Shop judiciously this Thanksgiving and Black Friday.
Up to 80% of items — and any plastic packaging they are wrapped in — will end up either in a landfill, destroyed by incineration or converted into low-quality recycling. Similarly, millions of pounds of food will go to waste after Thanksgiving dinner on Thursday.
The allure of a deal can often mean that shoppers buy more than they intended.
The bulk of our holiday consumerism often has a very short life, according to a recent report, Building a Circular Economy, released by the think tank Green Alliance and engineering students at the University of Leeds in the U.K.
That environmental impact can be costly. Black Friday is expected to produce 429,000 metric tons of greenhouse gas emissions from product deliveries alone — that’s the same as 435 return flights from London to New York.
“Black Friday is expected to produce 429,000 metric tons of greenhouse gas emissions from product deliveries alone — that’s the same as 435 return flights from London to New York.”
When weighing the impact of in-store shopping or online deals — Black Friday and Cyber Monday tend to offer a mix of both — another study from MIT found that the carbon footprint of online shopping was lower than the carbon cost of shopping in physical stores.
But another report, from University of California – Berkeley, found that benefit was lost when consumers opted for expedited shipping. For its part, the e-commerce giant Amazon.com
has advanced a series of efforts to offset its delivery carbon footprint, but experts roundly argue that it is excessive consumerism itself that may need a rethink.
Black Friday is famous for door-busting rushes for the latest electronics, which may sound at first blush, like the kind of big-ticket, long-lasting gifts that are smaller offenders to the planet.

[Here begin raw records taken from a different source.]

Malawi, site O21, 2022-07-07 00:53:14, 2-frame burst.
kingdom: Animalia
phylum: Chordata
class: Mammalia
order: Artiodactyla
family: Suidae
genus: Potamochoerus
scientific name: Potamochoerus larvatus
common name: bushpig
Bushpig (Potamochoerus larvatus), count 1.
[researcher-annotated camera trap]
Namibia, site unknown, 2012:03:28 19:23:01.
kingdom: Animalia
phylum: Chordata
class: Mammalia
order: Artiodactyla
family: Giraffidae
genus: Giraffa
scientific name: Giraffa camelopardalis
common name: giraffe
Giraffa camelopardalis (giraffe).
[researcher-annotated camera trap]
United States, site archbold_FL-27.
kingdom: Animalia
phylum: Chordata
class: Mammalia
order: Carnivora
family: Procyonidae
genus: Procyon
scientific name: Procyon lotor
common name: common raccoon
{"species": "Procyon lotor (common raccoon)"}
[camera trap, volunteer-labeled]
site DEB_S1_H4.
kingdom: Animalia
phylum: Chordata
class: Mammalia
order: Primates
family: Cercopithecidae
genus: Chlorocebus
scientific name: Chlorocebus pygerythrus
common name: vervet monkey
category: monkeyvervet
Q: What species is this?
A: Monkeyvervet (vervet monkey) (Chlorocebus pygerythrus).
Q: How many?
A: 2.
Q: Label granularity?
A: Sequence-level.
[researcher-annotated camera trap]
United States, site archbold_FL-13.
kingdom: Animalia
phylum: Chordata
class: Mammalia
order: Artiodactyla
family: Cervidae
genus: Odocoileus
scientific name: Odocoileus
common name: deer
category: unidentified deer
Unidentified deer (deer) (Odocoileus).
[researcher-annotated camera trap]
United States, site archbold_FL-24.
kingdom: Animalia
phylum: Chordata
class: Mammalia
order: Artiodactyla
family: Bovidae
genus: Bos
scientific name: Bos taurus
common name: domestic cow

But U.N. findings show that only about 20% of e-waste is recycled, and when electronics are thrown into landfills, they have the potential to leak toxic materials like lead and mercury into the air, water, and soil, which poses a health risk.
No one expects the joy of giving to be eliminated, of course. And there are efforts that companies, organizations, even individuals, can undertake. At Carbonfund.org, for instance, shoppers can feel empowered to reduce the number of cars and trucks on the ground by organizing fewer shopping trips and requesting bundled shipping. Carbonfund.org also allows individuals to buy carbon offsets, which are designed to cancel or “offset” some of their greenhouse-gas emissions.
This Thanksgiving, Americans will also waste more than 305 million pounds of food, according to a report released this month by ReFed, a national nonprofit dedicated to ending food loss and waste across the U.S. food system.
“It is difficult to imagine an amount that large, but picture around one pound of food being wasted by every person in the country,” it says. “That is a serious problem that comes with some very damaging effects — and with inflation on the rise, the effect on people’s wallets will be felt more than usual.”
It makes financial sense too. This year’s Thanksgiving dinner will be approximately 20% more expensive than last year as many ingredients — everything from pumpkin-pie mix and whipping cream to frozen peas and frozen pie crusts — have seen a spike in prices.
“An inordinate amount of food is wasted around the Thanksgiving holiday — some 200 million pounds of turkey, 40 million pounds of mashed potatoes and 30 million pounds of stuffing will end up in trash cans across the nation,” said Joe Lombardi, executive director of the government-run Solid Waste Authority of Central Ohio. “With a little preparation and planning, this waste can be drastically reduced.”
“‘Around the Thanksgiving holiday, some 200 million pounds of turkey, 40 million pounds of mashed potatoes and 30 million pounds of stuffing will end up in trash cans across the nation.’”
Food waste is not limited to Thanksgiving. As much as 40% of food goes uneaten in the U.S., according to Harvard Law School’s Food Law and Policy Clinic and the Natural Resources Defense Council, or NRDC, a nonprofit environmental action group. Some 160 billion pounds of discarded food also clogs up landfills.
Consumers often throw out food that is good to eat. “Sell by” dates are actually for stores to know how much shelf life products have. They are not meant to indicate the food is bad. “Best before” and “use by” dates are for consumers, but they are manufacturers’ estimates as to when food reaches its peak. Manufacturers mostly decide the shelf life for their own products.
The Guest-imator from Savethefood.com, a community that aims to reduce waste, allows hosts to calculate how much food they need for the number of guests. ReFed also offers some advice for people to avoid food waste. For starters, it recommends that hosts have enough containers, aluminum foil and self-sealing bags so they can give guests leftovers, and advises cleaning out freezers to make room for uneaten food.
The U.S. Department of Agriculture’s FoodKeeper App, helps to reduce food waste by providing food and beverage storage information. “Store leftovers in small shallow containers and put them in the refrigerator,” the department’s guidelines state. “Thanksgiving leftovers are safe to eat [for] up to four days in the refrigerator. In the freezer, leftovers are safely frozen indefinitely but will keep best quality from two to six months.”